Unnamed: 0,state,year,Hired farm labor,Workers by days worked\n- 150 days or more,Workers by days worked\n- Less than 150 days,Reported only workers working \n150 days or more,Reported only workers working\n less than 150 days,"Reported both - workers working\n 150 days or more and workers\n working less than 150 days\n- 150 days or more, workers","Reported both - workers working\n 150 days or more and workers\n working less than 150 days\n- less than 150 days, workers",Total migrant workers,Unpaid workers
0,ALABAMA,2017,26136,9734,16402,5021,12220,4713,4182,1864,43162
1,ALASKA,2017,1988,537,1451,129,669,408,782,123,1479
2,ARIZONA,2017,24648,14254,10394,7012,3907,7242,6487,4059,21558
3,ARKANSAS,2017,29047,12694,16353,7156,10556,5538,5797,1794,44894
4,CALIFORNIA,2017,377593,187875,189718,78324,53532,109551,136186,105057,62897


In [3]:
# Define the 50 valid U.S. states
US_STATES = [
    'ALABAMA', 'ALASKA', 'ARIZONA', 'ARKANSAS', 'CALIFORNIA', 'COLORADO', 'CONNECTICUT',
    'DELAWARE', 'FLORIDA', 'GEORGIA', 'HAWAII', 'IDAHO', 'ILLINOIS', 'INDIANA', 'IOWA',
    'KANSAS', 'KENTUCKY', 'LOUISIANA', 'MAINE', 'MARYLAND', 'MASSACHUSETTS', 'MICHIGAN',
    'MINNESOTA', 'MISSISSIPPI', 'MISSOURI', 'MONTANA', 'NEBRASKA', 'NEVADA',
    'NEW HAMPSHIRE', 'NEW JERSEY', 'NEW MEXICO', 'NEW YORK', 'NORTH CAROLINA',
    'NORTH DAKOTA', 'OHIO', 'OKLAHOMA', 'OREGON', 'PENNSYLVANIA', 'RHODE ISLAND',
    'SOUTH CAROLINA', 'SOUTH DAKOTA', 'TENNESSEE', 'TEXAS', 'UTAH', 'VERMONT',
    'VIRGINIA', 'WASHINGTON', 'WEST VIRGINIA', 'WISCONSIN', 'WYOMING'
]

In [4]:
def clean_labor_file(file_path: str, year: int) -> pd.DataFrame:
    """
    Load and clean USDA hired labor CSV for a specific year.

    - Filters valid states
    - Standardizes column names
    - Extracts the hired farm labor column
    - Cleans numeric formatting
    - Adds year column
    """
    df = pd.read_csv(file_path)

    # Standardize column names and state formatting
    df.columns = df.columns.str.lower().str.strip()
    df["state"] = df["state"].str.upper().str.strip()

    # Filter to 50 U.S. states only
    df = df[df["state"].isin(US_STATES)]

    # Locate the hired labor column
    hired_col = [col for col in df.columns if "hired" in col and "labor" in col][0]
    df = df[["state", hired_col]].copy()
    df.rename(columns={hired_col: "hired_farm_labor"}, inplace=True)

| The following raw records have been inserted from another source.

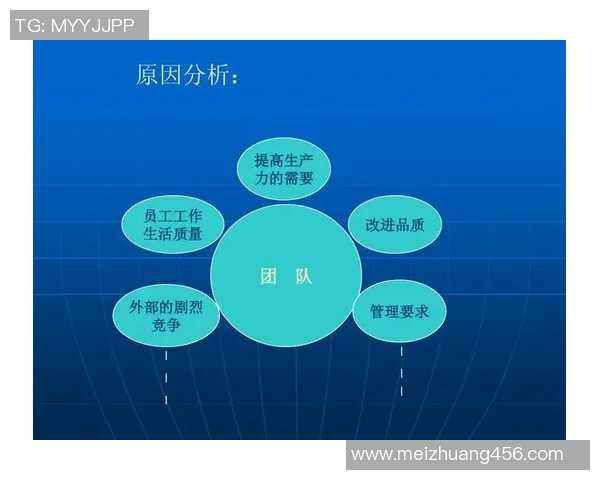 TG: MYYJJPP

原因分析：

提高生产力的需要

员工工作生活质量

改进品质

团 队

外部的剧烈竞争

管理要求

www.meizhuang456.com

    # Remove commas and convert to numeric
    df["hired_farm_labor"] = (
        df["hired_farm_labor"]
        .astype(str)
        .str.replace(",", "", regex=False)
    )
    df["hired_farm_labor"] = pd.to_numeric(df["hired_farm_labor"], errors="coerce")

    # Add year column
    df["year"] = year

    return df


In [5]:
# Paths to your local data files (update if needed)
file_2012 = "Labor2012.csv"
file_2017 = "Labor2017.csv"

# Apply cleaning
labor_2012 = clean_labor_file(file_2012, 2012)
labor_2017 = clean_labor_file(file_2017, 2017)

# Combine cleaned data
combined_labor = pd.concat([labor_2012, labor_2017], ignore_index=True)
combined_labor.to_csv("cleaned_labor_data.csv", index=False)

# Display preview
print("Cleaned labor data saved as 'cleaned_labor_data.csv'")
print(f"Dataset size: {len(combined_labor)} rows")
combined_labor.head()

Cleaned labor data saved as 'cleaned_labor_data.csv'
Dataset size: 100 rows


Unnamed: 0,state,hired_farm_labor,year
0,ALABAMA,32948,2012
1,ALASKA,1577,2012
2,ARIZONA,29245,2012
3,ARKANSAS,33104,2012
4,CALIFORNIA,465422,2012


## Data Quality & Limitations 

The “Hired farm labor” column does not include contract laborers. This means workers hired through third-party labor contractors are excluded from this count. However, both the “Unpaid workers” and “Total migrant workers” categories may include individuals who are also counted as hired labor. These categories are not mutually exclusive with “Hired farm labor.”